“That’s very nice,” says Bronx housewife Agnes Hurley (Bette Davis) when her daughter Jane (Debbie Reynolds) announces that she’s getting married to her longtime boyfriend Ralph Halloran (Rod Taylor). When Jane’s father Tom (Ernest Borgnine) comes home and Agnes tells him that their daughter is getting married, he has the same response: “That’s very nice.” Tom is tired from his night-shift job as a cab driver. Agnes has housework to do. Jane’s brother Eddie (Ray Stricklyn), who’s set to report soon for military service, can barely even muster the same polite response as his parents.
In The Catered Affair (released 65 years ago this week), marriage is just one more obligation in life, like getting a job or serving in the military. That’s how it was for Agnes and Tom, who was offered $300 by Agnes’ father, a fellow house painter at the time, to marry his daughter. But “that’s very nice” turns out not to be enough for Agnes, even though it’s genuinely all that Jane and Ralph want. They have a chance to borrow a friend’s car to take a honeymoon trip to California, but only if they get married in less than a week. They plan a short, simple ceremony with the local Catholic priest. Ten minutes at most.
For Agnes, Jane’s wedding becomes a sort of referendum on her own value as a wife and mother, at least in her own eyes. Agnes doesn’t appreciate the gossip among the local busybodies that Jane must be “in trouble” (i.e., pregnant) if she’s getting married so quickly. When Agnes tells her brother Jack (Barry Fitzgerald), who’s lived with the Hurleys for 12 years, that he won’t be invited to the ceremony because it’s for immediate family only, he acts like she’s stabbed him in the heart, and then threatens to move out the next day. At dinner with Ralph’s upper-middle-class parents, Agnes winces at every mention of the fancy wedding receptions and gifts they gave to their older children. What was once about respecting Jane’s wishes is now about protecting Agnes’ pride.
Screenwriter Gore Vidal (working from a play by Paddy Chayefsky) and director Richard Brooks make The Catered Affair into a sort of downbeat counterpoint to every peppy studio movie about a fancy wedding. When Agnes finally breaks down Jane’s resolve and gets her to agree to the catered affair in a hotel ballroom, the music swells, but the look on Jane’s face makes it clear that this is not a triumphant moment.
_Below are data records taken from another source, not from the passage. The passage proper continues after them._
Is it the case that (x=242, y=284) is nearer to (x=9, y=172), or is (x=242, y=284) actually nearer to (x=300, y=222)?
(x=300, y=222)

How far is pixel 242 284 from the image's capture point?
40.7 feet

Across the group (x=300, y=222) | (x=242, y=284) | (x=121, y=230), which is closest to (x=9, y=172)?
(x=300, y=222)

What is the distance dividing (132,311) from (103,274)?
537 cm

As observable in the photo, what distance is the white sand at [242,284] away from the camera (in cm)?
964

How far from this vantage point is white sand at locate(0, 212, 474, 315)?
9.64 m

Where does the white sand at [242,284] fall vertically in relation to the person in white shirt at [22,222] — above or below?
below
And indeed every new preparation for the insisted-upon ceremony brings new strife. There’s humor, especially from Fitzgerald as a somewhat stereotypical drunk Irish uncle, but The Catered Affair isn’t Father of the Bride or any other comedy of misunderstandings. Real emotional pain surfaces in each interaction, and Jane starts to see the depressing truth of her parents’ marriage of convenience. She’s horrified when she tells Ralph that her parents have never said “I love you” to each other, and she can’t stand the thought of them alone in their apartment once the other family members have moved out, never talking to each other.
It’s Agnes who drives the family discord, but she’s not malicious and she’s not a villain. The pride associated with class and gender roles is really to blame, as Ralph’s parents could easily afford to pay for the lavish wedding but won’t offer (and wouldn’t be accepted) because the bride’s family is expected to pay. Agnes is terrified of anyone thinking that the Hurleys are “on relief,” even if that means spending every penny that Tom has spent years saving to buy his own taxi and medallion. She doesn’t understand a younger generation that is honestly happy to forgo the traditional trappings of a wedding. She never says so, but she probably doesn’t quite understand that Jane and Ralph are getting married because they truly love each other.
Anyone familiar with Davis’ most famous roles as imperious, domineering women may barely even recognize her as Agnes, just six years after her Oscar-nominated comeback in All About Eve. But what might seem at first like miscasting proves to be a rewarding choice, and Davis immerses herself in the role of this dowdy, self-sacrificing housewife. There’s none of Davis’ above-it-all haughtiness in Agnes, just a bone-deep weariness at every compromise she’s had to make in her life, and a stubborn determination that she’s not going to compromise on this one special day for the daughter she feels guilty for neglecting.
But what’s bracing about The Catered Affair is that compromise and moderation are the movie’s most prized values. There’s an eventual happy ending, but it doesn’t come from the fancy wedding improbably working out for everyone. It comes from Agnes and Tom and Jane and Ralph taking each other’s feelings seriously, giving up on their entrenched ideas of what other people want, and letting go of unrealistic dreams. “You’ll get used to it, like everything else,” Agnes tells Jane about housework, by way of explaining married life. Sometimes getting used to it is all you can do.
“The Catered Affair” is available for digital rental and purchase on the usual platforms.